- What the exercise asks
Copy out the text of each entry below exactly, leaving out the pictures.

- Entries provided
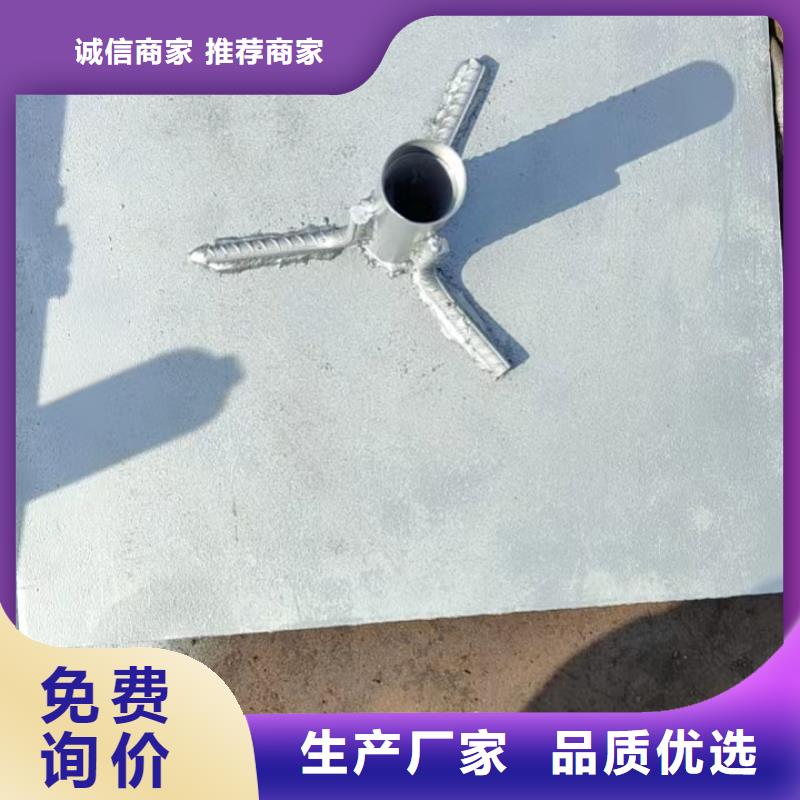 路基沉降板现货每套重量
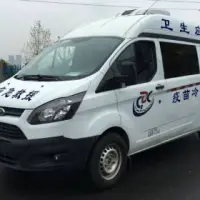 Vaccine Refrigerated Vehicle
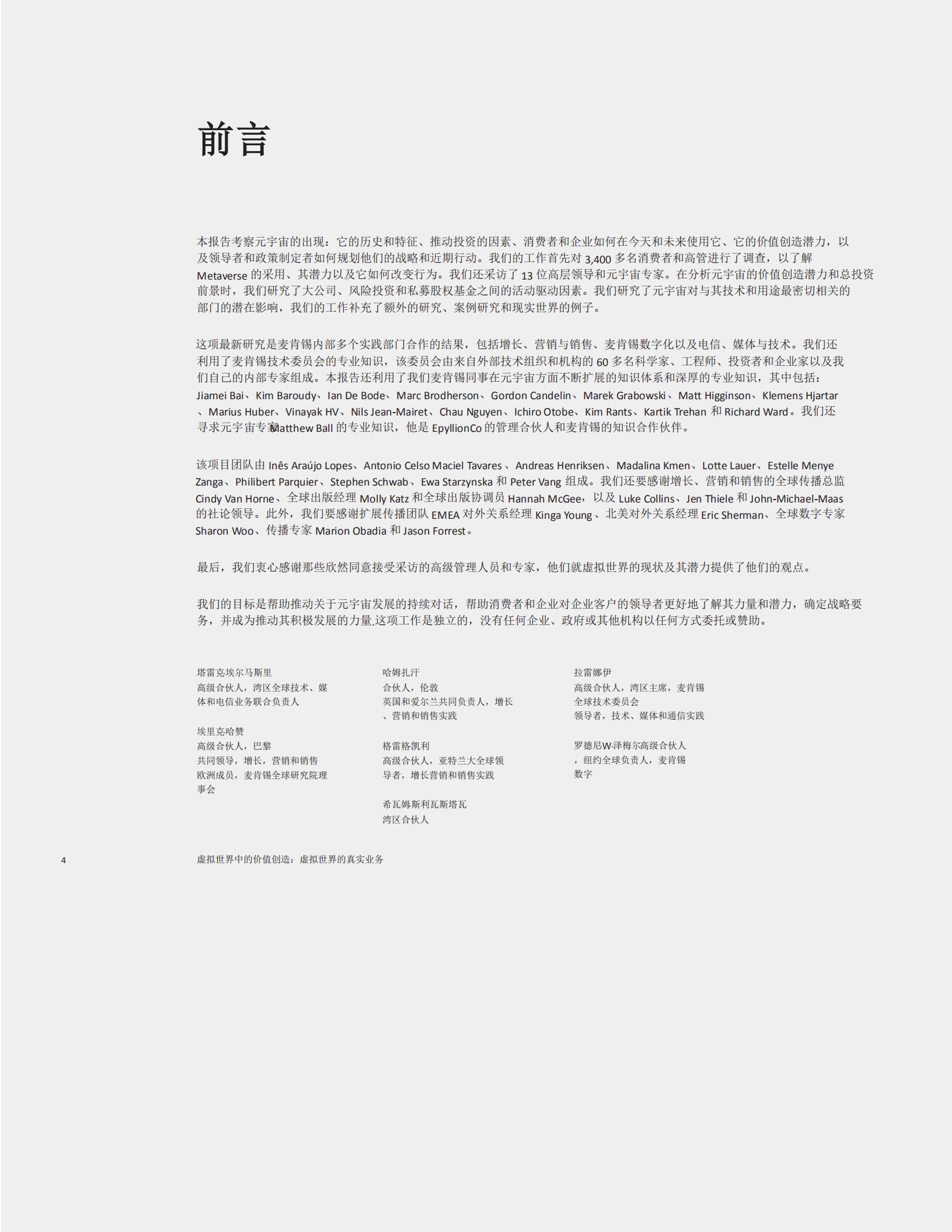 麦肯锡：2022虚拟世界中的价值创造-虚拟世界的真实业务（中文版）.pdf 第3页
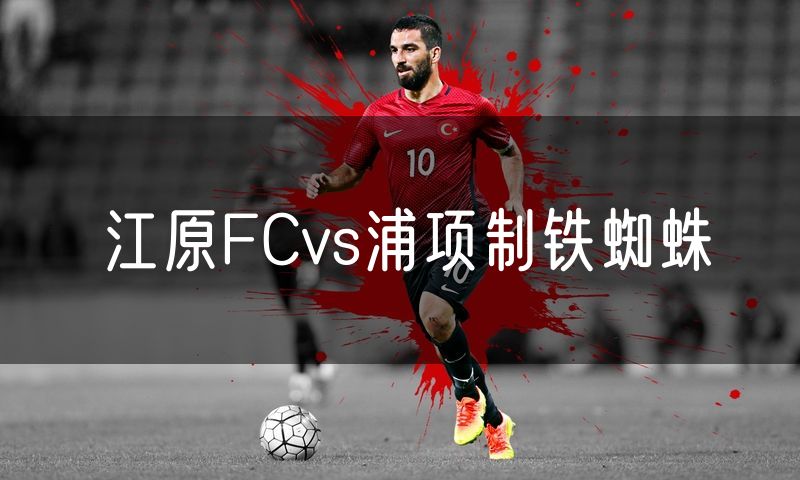 江原FCvs浦项制铁蜘蛛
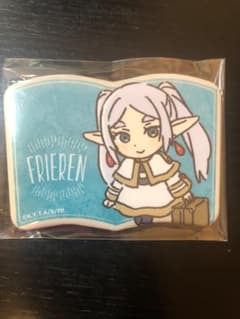 Funeral Frieren Frieren button badge
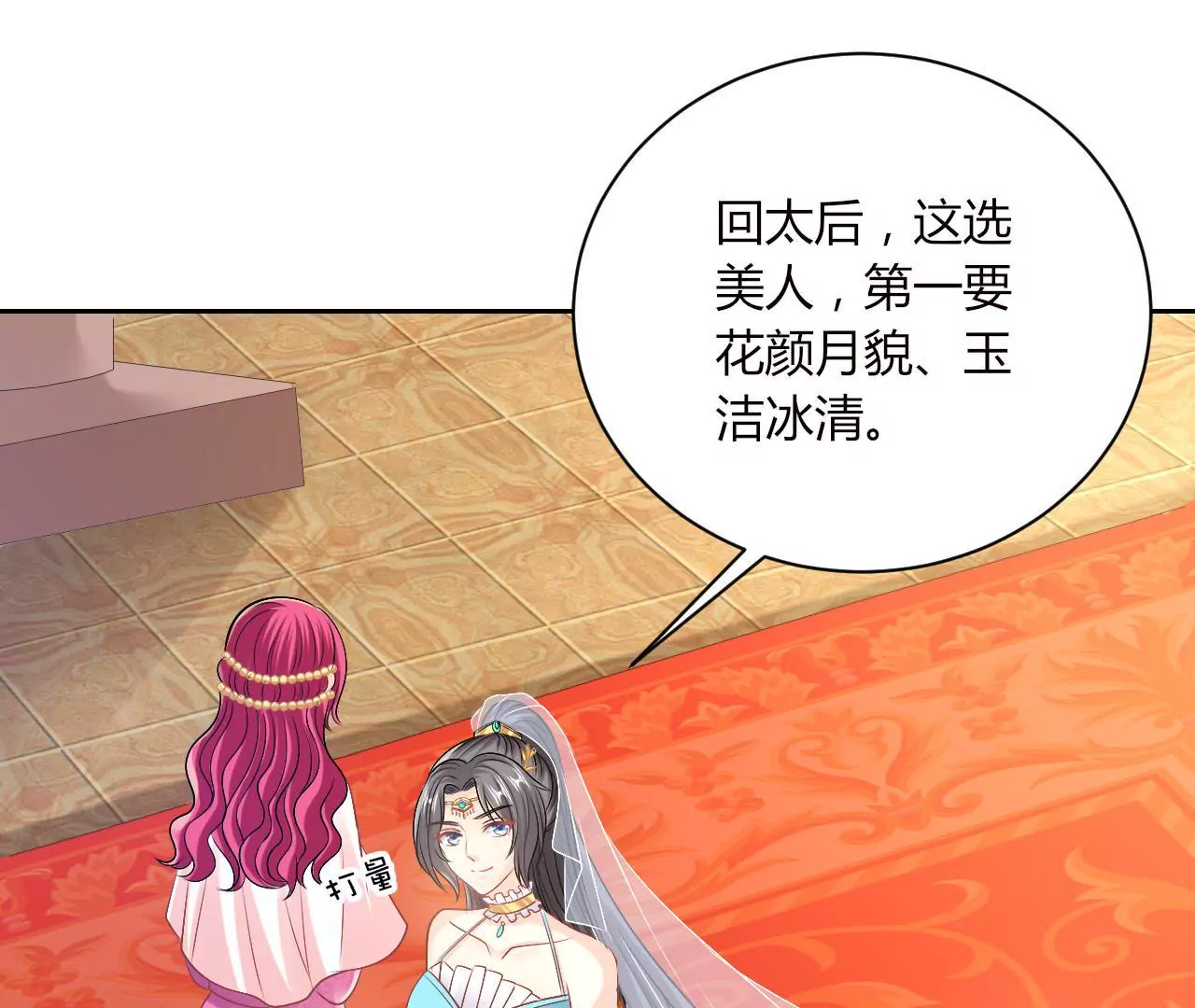 第54话 误解(1/2)-第56话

- Answer for this exercise
 路基沉降板现货每套重量
 Vaccine Refrigerated Vehicle
 麦肯锡：2022虚拟世界中的价值创造-虚拟世界的真实业务（中文版）.pdf 第3页
 江原FCvs浦项制铁蜘蛛
 Funeral Frieren Frieren button badge
 第54话 误解(1/2)-第56话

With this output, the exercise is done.